__REQUIRED TASK__
Can you retype the data below line for line, with no changes?

===============

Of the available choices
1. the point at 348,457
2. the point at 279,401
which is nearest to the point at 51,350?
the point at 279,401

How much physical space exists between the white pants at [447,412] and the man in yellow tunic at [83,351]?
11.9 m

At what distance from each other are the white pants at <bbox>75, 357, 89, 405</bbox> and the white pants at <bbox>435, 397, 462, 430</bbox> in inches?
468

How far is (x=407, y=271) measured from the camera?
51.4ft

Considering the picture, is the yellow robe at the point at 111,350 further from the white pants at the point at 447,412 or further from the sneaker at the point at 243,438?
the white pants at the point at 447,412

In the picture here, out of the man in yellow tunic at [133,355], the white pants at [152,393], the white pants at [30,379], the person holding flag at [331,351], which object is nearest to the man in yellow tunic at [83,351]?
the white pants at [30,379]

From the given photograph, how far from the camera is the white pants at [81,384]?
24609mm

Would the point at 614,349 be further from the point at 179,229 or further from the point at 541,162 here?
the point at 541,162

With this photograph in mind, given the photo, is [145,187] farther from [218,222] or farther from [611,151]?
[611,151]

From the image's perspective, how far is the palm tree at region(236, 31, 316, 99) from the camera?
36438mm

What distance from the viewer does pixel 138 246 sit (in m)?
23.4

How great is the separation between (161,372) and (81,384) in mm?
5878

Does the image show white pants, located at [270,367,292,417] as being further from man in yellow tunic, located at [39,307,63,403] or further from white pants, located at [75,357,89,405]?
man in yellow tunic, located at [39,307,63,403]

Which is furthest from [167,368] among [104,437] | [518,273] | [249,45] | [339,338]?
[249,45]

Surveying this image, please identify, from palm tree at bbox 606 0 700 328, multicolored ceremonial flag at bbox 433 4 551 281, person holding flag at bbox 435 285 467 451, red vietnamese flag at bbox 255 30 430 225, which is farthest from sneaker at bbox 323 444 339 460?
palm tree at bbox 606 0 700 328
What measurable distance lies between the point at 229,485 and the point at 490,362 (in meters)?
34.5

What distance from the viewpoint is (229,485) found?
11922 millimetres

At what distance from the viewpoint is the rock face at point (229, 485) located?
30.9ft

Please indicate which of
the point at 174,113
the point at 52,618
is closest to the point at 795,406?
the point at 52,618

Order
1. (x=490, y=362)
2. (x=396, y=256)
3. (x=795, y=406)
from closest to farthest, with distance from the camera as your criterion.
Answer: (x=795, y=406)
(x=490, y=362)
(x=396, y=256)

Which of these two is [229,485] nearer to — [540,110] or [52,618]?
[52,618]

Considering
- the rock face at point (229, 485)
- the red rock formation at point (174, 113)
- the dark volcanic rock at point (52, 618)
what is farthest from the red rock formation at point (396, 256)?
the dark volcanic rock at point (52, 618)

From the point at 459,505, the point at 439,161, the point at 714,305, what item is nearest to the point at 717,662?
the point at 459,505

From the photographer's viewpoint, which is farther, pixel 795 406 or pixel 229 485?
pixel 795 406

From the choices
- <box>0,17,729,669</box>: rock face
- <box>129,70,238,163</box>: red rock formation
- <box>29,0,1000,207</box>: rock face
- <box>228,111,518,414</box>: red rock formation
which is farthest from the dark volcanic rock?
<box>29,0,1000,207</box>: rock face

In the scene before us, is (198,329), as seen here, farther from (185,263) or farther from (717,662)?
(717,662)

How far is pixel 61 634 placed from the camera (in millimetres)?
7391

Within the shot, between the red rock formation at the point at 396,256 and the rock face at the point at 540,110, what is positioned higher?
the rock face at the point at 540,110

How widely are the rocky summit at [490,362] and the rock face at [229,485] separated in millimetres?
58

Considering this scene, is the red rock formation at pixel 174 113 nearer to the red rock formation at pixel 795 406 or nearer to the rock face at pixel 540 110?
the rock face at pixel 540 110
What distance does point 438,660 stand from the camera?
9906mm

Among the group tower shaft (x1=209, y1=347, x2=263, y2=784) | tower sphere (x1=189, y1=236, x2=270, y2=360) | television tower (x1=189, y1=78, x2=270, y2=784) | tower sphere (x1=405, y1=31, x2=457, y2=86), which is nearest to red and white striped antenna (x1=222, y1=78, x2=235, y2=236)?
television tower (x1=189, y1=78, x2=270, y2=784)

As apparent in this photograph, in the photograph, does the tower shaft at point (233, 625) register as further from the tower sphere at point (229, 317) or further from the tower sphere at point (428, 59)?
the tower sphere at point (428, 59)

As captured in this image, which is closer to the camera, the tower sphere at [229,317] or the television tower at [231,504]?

===============

__SOLUTION TO THIS PROBLEM__
Of the available choices
1. the point at 348,457
2. the point at 279,401
which is nearest to the point at 51,350?
the point at 279,401

How much physical space exists between the white pants at [447,412] and the man in yellow tunic at [83,351]?
11.9 m

At what distance from each other are the white pants at <bbox>75, 357, 89, 405</bbox> and the white pants at <bbox>435, 397, 462, 430</bbox> in inches?
468

How far is (x=407, y=271) measured from the camera?
51.4ft

Considering the picture, is the yellow robe at the point at 111,350 further from the white pants at the point at 447,412 or further from the sneaker at the point at 243,438?
the white pants at the point at 447,412

In the picture here, out of the man in yellow tunic at [133,355], the white pants at [152,393], the white pants at [30,379], the person holding flag at [331,351], which object is nearest to the man in yellow tunic at [83,351]?
the white pants at [30,379]

From the given photograph, how far from the camera is the white pants at [81,384]?
24609mm

Would the point at 614,349 be further from the point at 179,229 or further from the point at 541,162 here?
the point at 541,162

With this photograph in mind, given the photo, is [145,187] farther from [218,222] or farther from [611,151]?
[611,151]

From the image's perspective, how far is the palm tree at region(236, 31, 316, 99) from the camera?
36438mm

What distance from the viewer does pixel 138 246 sit (in m)?
23.4

How great is the separation between (161,372) and (81,384) in mm?
5878

Does the image show white pants, located at [270,367,292,417] as being further from man in yellow tunic, located at [39,307,63,403] or further from white pants, located at [75,357,89,405]?
man in yellow tunic, located at [39,307,63,403]

Which is furthest from [167,368] among [104,437] | [518,273] | [249,45] | [339,338]?
[249,45]

Surveying this image, please identify, from palm tree at bbox 606 0 700 328, multicolored ceremonial flag at bbox 433 4 551 281, person holding flag at bbox 435 285 467 451, red vietnamese flag at bbox 255 30 430 225, which is farthest from sneaker at bbox 323 444 339 460?
palm tree at bbox 606 0 700 328
What measurable distance lies between the point at 229,485 and the point at 490,362 (in meters)?
34.5

What distance from the viewpoint is (229,485) found?
11922 millimetres

At what distance from the viewpoint is the rock face at point (229, 485) located?
30.9ft

Please indicate which of
the point at 174,113
the point at 52,618
is closest to the point at 795,406?
the point at 52,618

Order
1. (x=490, y=362)
2. (x=396, y=256)
3. (x=795, y=406)
from closest to farthest, with distance from the camera as your criterion.
Answer: (x=795, y=406)
(x=490, y=362)
(x=396, y=256)

Which of these two is [229,485] nearer to — [540,110] or [52,618]?
[52,618]

Considering
- the rock face at point (229, 485)
- the red rock formation at point (174, 113)
- the dark volcanic rock at point (52, 618)
what is farthest from the red rock formation at point (396, 256)?
the dark volcanic rock at point (52, 618)

From the point at 459,505, the point at 439,161, the point at 714,305, what item is nearest to the point at 717,662?
the point at 459,505

From the photographer's viewpoint, which is farther, pixel 795 406 or pixel 229 485?
pixel 795 406

From the choices
- <box>0,17,729,669</box>: rock face
- <box>129,70,238,163</box>: red rock formation
- <box>29,0,1000,207</box>: rock face
- <box>228,111,518,414</box>: red rock formation
which is farthest from the dark volcanic rock?
<box>29,0,1000,207</box>: rock face

In the scene before us, is (198,329), as seen here, farther from (185,263) or farther from (717,662)?
(717,662)

How far is pixel 61 634 placed from the camera (in millimetres)?
7391

Within the shot, between the red rock formation at the point at 396,256 and the rock face at the point at 540,110, what is positioned higher?
the rock face at the point at 540,110

How widely are the rocky summit at [490,362] and the rock face at [229,485] separated in millimetres?
58

Considering this scene, is the red rock formation at pixel 174 113 nearer to the red rock formation at pixel 795 406 or nearer to the rock face at pixel 540 110?
the rock face at pixel 540 110
What distance does point 438,660 stand from the camera?
9906mm

Among the group tower shaft (x1=209, y1=347, x2=263, y2=784) | tower sphere (x1=189, y1=236, x2=270, y2=360) | television tower (x1=189, y1=78, x2=270, y2=784) | tower sphere (x1=405, y1=31, x2=457, y2=86), which is nearest to red and white striped antenna (x1=222, y1=78, x2=235, y2=236)?
television tower (x1=189, y1=78, x2=270, y2=784)

As apparent in this photograph, in the photograph, does the tower shaft at point (233, 625) register as further from the tower sphere at point (229, 317) or further from the tower sphere at point (428, 59)?
the tower sphere at point (428, 59)

As captured in this image, which is closer to the camera, the tower sphere at [229,317] or the television tower at [231,504]?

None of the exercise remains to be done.